SVG: Salary increase agreed to with unions is fiscally sustainable

"by" Ernesto Cooke
Published : Post Last Updated :

The government of St. Vincent and the Grenadines and the Labour Movement have agreed to an increase in salaries for central government employees for the years 2023, 2024 and 2025.

The salary increases agreed upon will also be applicable to non-established wage earners and pensioners. Additionally, the government committed to implementing, in the 2023 fiscal year, personal income tax relief measures in keeping with the longstanding stated policy to reduce taxes paid by workers.
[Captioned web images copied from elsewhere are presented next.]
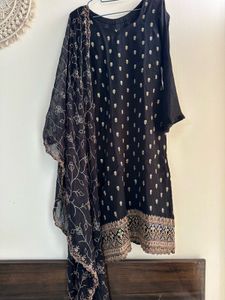 Black beautiful embroidered motif Suit Pallazo set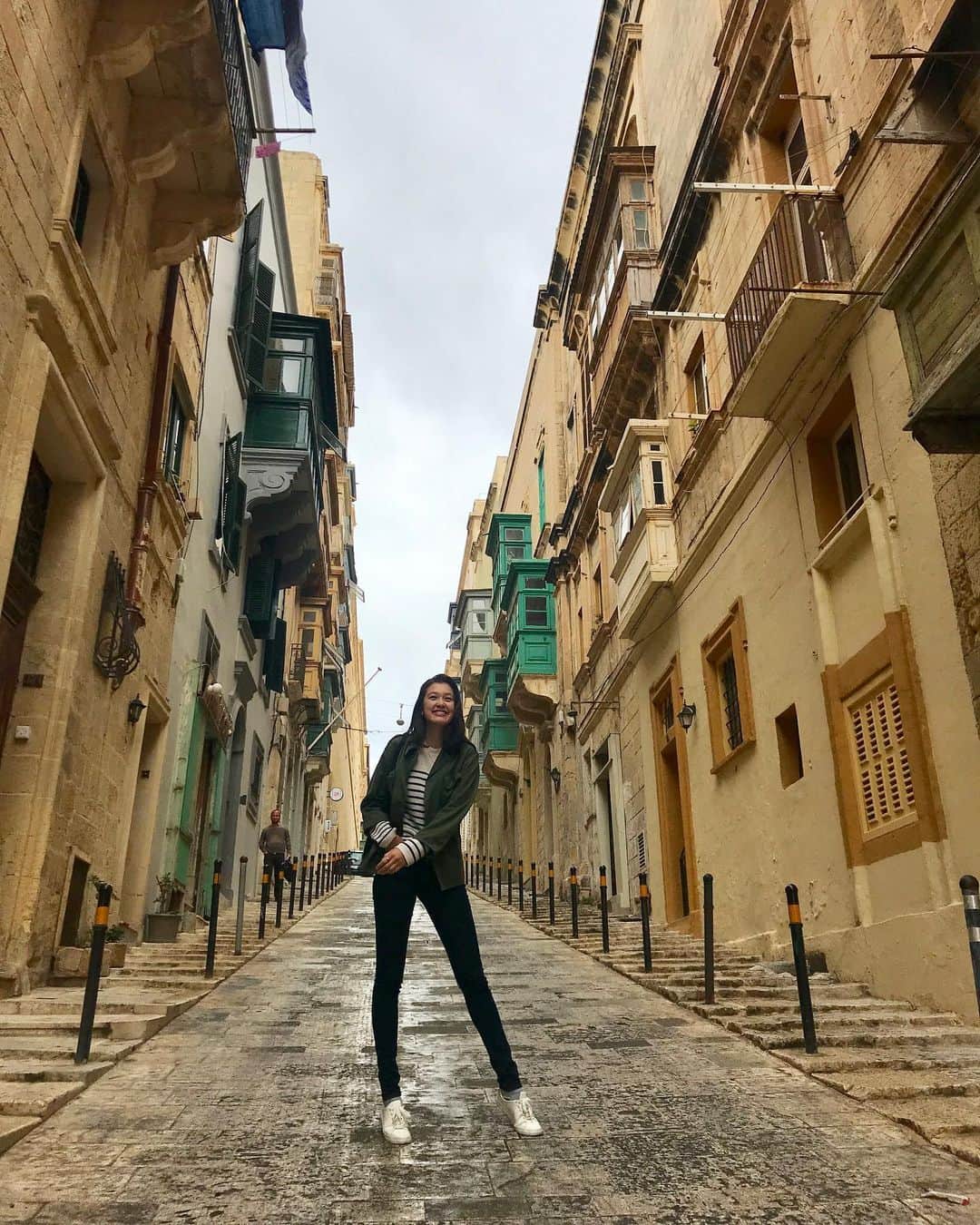 香華（KOuKA）のインスタグラム：「Exploring! ☺️☀️ #koukatravels」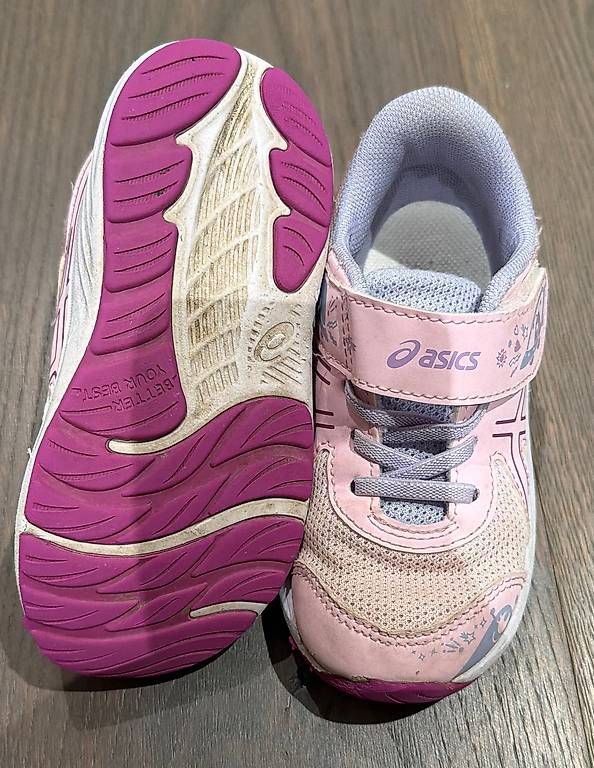 Asics Scarpe per ragazzi: Turnschuhe Gr. 26 – Usato da Döttingen venduto da pelisa 1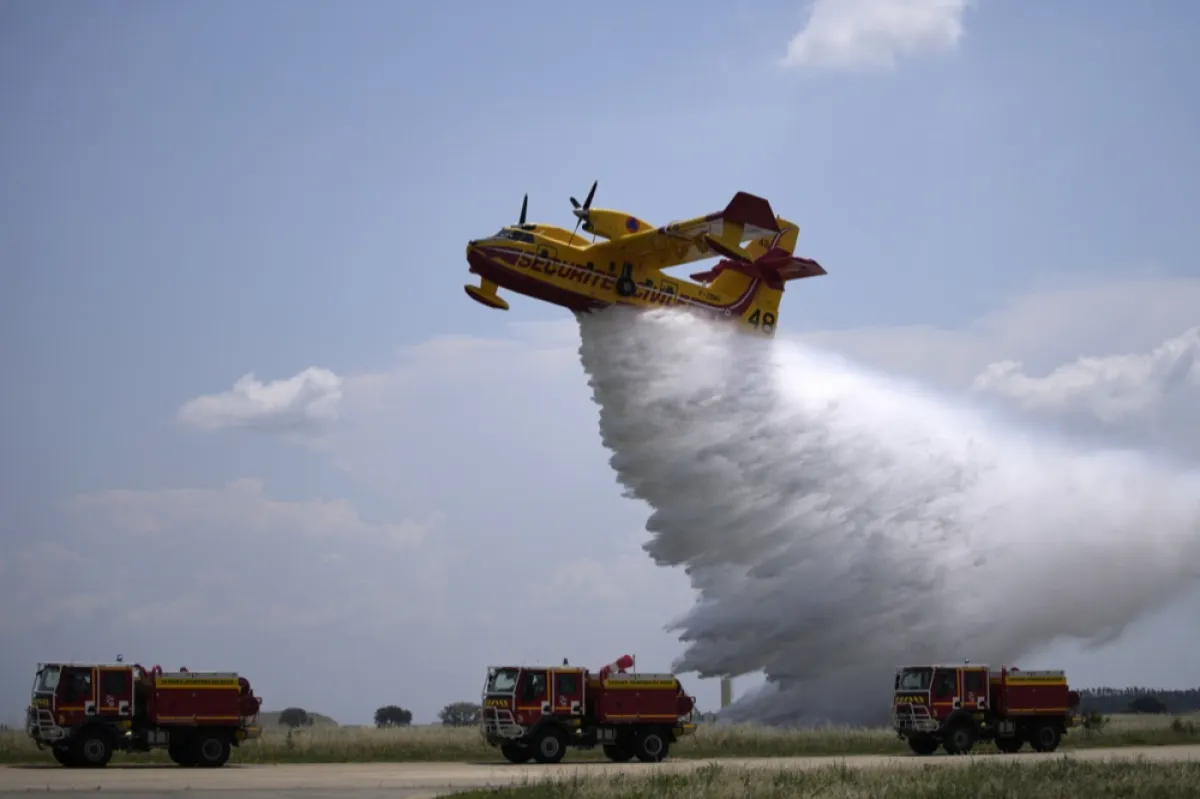 Pompierii militari români vor ajuta la stingerea incendiilor de pădure din Franţa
The salary enhancements agreed with the Unions are fiscally sustainable, in that it permits the government to satisfy the wage rule under our Fiscal Responsibility Framework. At that same time as it provides a reasonable increase in disposable income of the public servant which the economic circumstances permit.

The entire salary enhancement package comprises the following:

  1. A seven (7) percent increase in salaries, wages and pensions over the three-year period is as follows:
    1. 2023 FY 2.5%;
    2. 2024 FY 2.0%.
    3. 2025 FY 2.5%
  2. An increase in the standard deduction for Personal Income Tax from $20,000 to $22,000; and
  3. A reduction of the top marginal rate for Personal Income Tax from 30% to 28%.

The increase in Salaries, Wages and Pensions package is estimated to cost the government $25.89 million over the three-year period. The tax relief measures are estimated to cost $23.89 million. In total, the salary enhancement package is estimated to cost $51.79 million over the period 2023 to 2025.